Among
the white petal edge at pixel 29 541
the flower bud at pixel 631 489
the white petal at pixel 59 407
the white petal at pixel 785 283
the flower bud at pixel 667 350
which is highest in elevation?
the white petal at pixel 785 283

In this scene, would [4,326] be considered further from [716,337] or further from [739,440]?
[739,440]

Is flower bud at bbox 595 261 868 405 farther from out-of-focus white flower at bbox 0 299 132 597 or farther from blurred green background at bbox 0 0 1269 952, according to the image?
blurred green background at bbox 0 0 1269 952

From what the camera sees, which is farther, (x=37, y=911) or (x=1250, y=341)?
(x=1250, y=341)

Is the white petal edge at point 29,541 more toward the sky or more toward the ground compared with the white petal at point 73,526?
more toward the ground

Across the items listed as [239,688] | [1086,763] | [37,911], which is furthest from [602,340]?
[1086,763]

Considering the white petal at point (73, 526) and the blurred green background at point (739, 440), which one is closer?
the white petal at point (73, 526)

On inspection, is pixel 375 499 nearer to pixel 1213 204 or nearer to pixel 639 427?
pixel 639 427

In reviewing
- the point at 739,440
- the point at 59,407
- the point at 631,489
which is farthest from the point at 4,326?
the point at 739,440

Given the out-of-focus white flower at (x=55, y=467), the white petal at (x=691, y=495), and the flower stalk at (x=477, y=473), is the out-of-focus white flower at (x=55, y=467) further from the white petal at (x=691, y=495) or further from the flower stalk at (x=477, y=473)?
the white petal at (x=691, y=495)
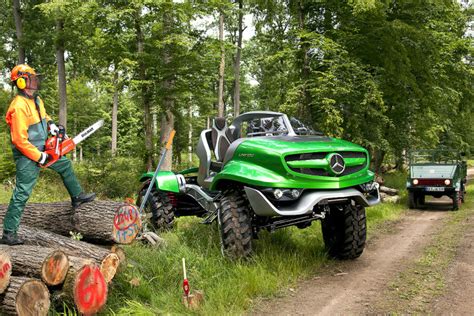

════════

• Given problem:
Rewrite all the records above with every "flower bud" swapped for "blossom", leaving everything else unchanged and omitting the pictures.

• Output below:
Among
the white petal edge at pixel 29 541
the blossom at pixel 631 489
the white petal at pixel 59 407
the white petal at pixel 785 283
the blossom at pixel 667 350
which is highest in elevation?
the white petal at pixel 785 283

In this scene, would [4,326] be considered further from [716,337] or further from [739,440]?
[739,440]

Is blossom at bbox 595 261 868 405 farther from out-of-focus white flower at bbox 0 299 132 597 or farther from blurred green background at bbox 0 0 1269 952, according to the image?
blurred green background at bbox 0 0 1269 952

From what the camera sees, which is farther, (x=37, y=911) or (x=1250, y=341)?
(x=1250, y=341)

Is the white petal edge at point 29,541 more toward the sky or more toward the ground compared with the white petal at point 73,526?
more toward the ground

Across the items listed as [239,688] | [1086,763] | [37,911], which is furthest from [602,340]?
[1086,763]

Considering the white petal at point (73, 526) and the blurred green background at point (739, 440), which one is closer?
the white petal at point (73, 526)

On inspection, is pixel 375 499 nearer to pixel 1213 204 or nearer to pixel 639 427?
pixel 639 427

In reviewing
- the point at 739,440
- the point at 59,407
- the point at 631,489
which is farthest from the point at 4,326?
the point at 739,440

Given the out-of-focus white flower at (x=55, y=467), the white petal at (x=691, y=495), and the flower stalk at (x=477, y=473), is the out-of-focus white flower at (x=55, y=467) further from the white petal at (x=691, y=495) or further from the flower stalk at (x=477, y=473)?
the white petal at (x=691, y=495)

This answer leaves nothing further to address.